The Benefits of Bloodless Surgery
Date: November 1, 2013
A new mission at Johns Hopkins aims to promote more bloodless surgeries, using methods that reduce the need for transfusions.
“We’re seeing that we can do a lot more with less blood during surgery and afterward,” says anesthesiologist Steven Frank, medical director of
The Johns Hopkins Hospital’s Center for Bloodless Medicine and Surgery.
“Our aim is to reduce transfusions by 10 to 20 percent throughout our medical system.”
The tactics used don’t only benefit those who refuse transfusions for personal concerns about contamination or for religious beliefs, says Frank: “We’ve come to see bloodless surgery as best practice
for more patients in general.” There is a new trend nationwide toward blood conservation, which lowers risk and costs, and improves outcomes, he says.

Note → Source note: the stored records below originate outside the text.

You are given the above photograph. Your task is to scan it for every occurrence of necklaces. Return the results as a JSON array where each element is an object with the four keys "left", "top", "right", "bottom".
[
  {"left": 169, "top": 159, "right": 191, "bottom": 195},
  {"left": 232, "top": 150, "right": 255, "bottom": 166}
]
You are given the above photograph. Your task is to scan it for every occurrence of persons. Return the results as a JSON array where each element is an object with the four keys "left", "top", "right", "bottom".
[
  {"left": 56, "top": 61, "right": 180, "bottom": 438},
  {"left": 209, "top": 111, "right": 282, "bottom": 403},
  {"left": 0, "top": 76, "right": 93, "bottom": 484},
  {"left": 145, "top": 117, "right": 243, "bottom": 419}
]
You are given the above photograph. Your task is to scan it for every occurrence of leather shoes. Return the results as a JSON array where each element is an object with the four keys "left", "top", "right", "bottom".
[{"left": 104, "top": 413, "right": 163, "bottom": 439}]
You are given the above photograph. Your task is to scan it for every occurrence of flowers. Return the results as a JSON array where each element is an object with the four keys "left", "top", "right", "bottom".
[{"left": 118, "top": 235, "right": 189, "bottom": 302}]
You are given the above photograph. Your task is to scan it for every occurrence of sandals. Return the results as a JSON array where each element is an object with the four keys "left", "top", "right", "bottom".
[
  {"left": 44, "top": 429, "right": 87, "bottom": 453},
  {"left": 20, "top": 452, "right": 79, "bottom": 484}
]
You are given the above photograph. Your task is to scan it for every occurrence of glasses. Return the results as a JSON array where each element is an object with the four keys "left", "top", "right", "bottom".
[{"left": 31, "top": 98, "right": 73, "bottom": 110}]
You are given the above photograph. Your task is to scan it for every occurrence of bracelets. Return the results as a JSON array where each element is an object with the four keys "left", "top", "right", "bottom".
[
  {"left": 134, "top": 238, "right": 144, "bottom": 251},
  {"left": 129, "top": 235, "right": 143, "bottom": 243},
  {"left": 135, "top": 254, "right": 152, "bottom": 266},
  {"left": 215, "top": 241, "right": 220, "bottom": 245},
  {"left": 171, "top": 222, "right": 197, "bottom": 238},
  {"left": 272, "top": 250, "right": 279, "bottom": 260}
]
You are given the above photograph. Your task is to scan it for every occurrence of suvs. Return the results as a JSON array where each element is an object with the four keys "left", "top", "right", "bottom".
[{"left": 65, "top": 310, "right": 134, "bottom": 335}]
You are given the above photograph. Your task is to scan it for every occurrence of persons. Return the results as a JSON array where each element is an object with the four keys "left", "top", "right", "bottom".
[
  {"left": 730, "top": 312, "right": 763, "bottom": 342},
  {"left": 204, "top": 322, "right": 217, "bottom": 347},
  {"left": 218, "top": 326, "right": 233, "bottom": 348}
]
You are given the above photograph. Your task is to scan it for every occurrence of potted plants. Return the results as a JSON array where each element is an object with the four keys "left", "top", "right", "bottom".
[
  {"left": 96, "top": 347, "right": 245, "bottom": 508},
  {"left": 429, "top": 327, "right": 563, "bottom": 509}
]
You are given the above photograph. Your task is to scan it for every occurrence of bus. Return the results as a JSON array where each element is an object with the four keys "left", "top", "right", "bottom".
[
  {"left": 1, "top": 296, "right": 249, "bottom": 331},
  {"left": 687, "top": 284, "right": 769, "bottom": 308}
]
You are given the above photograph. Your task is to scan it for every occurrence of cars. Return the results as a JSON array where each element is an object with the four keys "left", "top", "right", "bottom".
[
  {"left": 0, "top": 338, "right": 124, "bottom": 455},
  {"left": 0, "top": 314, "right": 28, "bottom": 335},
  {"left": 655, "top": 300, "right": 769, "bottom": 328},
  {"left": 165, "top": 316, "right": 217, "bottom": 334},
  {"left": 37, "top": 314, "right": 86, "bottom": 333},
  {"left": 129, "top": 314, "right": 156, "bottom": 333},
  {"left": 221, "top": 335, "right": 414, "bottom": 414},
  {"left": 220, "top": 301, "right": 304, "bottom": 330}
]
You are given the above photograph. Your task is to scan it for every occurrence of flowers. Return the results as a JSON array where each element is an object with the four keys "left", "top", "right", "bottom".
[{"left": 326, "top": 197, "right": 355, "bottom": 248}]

Landmark Studies in Bloodless Surgery
Driving the new goal are five landmark studies—the most recent including Johns Hopkins data. Each trial followed large numbers of sick patients experiencing blood loss during hospital stays, comparing survival based on whether or not hemoglobin levels had been boosted by transfusions.
“The bottom line,” says Frank, “was that patients held to a lower hemoglobin reading before getting transfusions did just as well or better than those transfused at a traditional higher triggering point. We see no advantages in routinely giving extra blood. All you do is introduce cost and risk.”
Transfused patients are two to three times more likely to get acquired infections, he says, and receiving donor blood sparks antibodies that work against future transfusions.
In addition, new research from Frank and colleagues shows that blood starts becoming “stale” after three weeks—far before the common blood bank shelf-life of six weeks. Red blood cell membranes stiffen, which can slow passage of red blood cells through capillaries.
One of the program’s aims is reducing blood bank demand. This means going beyond modern tactics that recycle blood lost during surgery, shrink operating fields through robotics or beef up patients’ presurgical red cell count. Tactics are increasingly patient-tailored. And research continues on best practice. A large hospital database, for example, showed Frank’s team how a simple $9 IV-based device used on one Johns Hopkins critical care unit halved blood loss due to laboratory testing.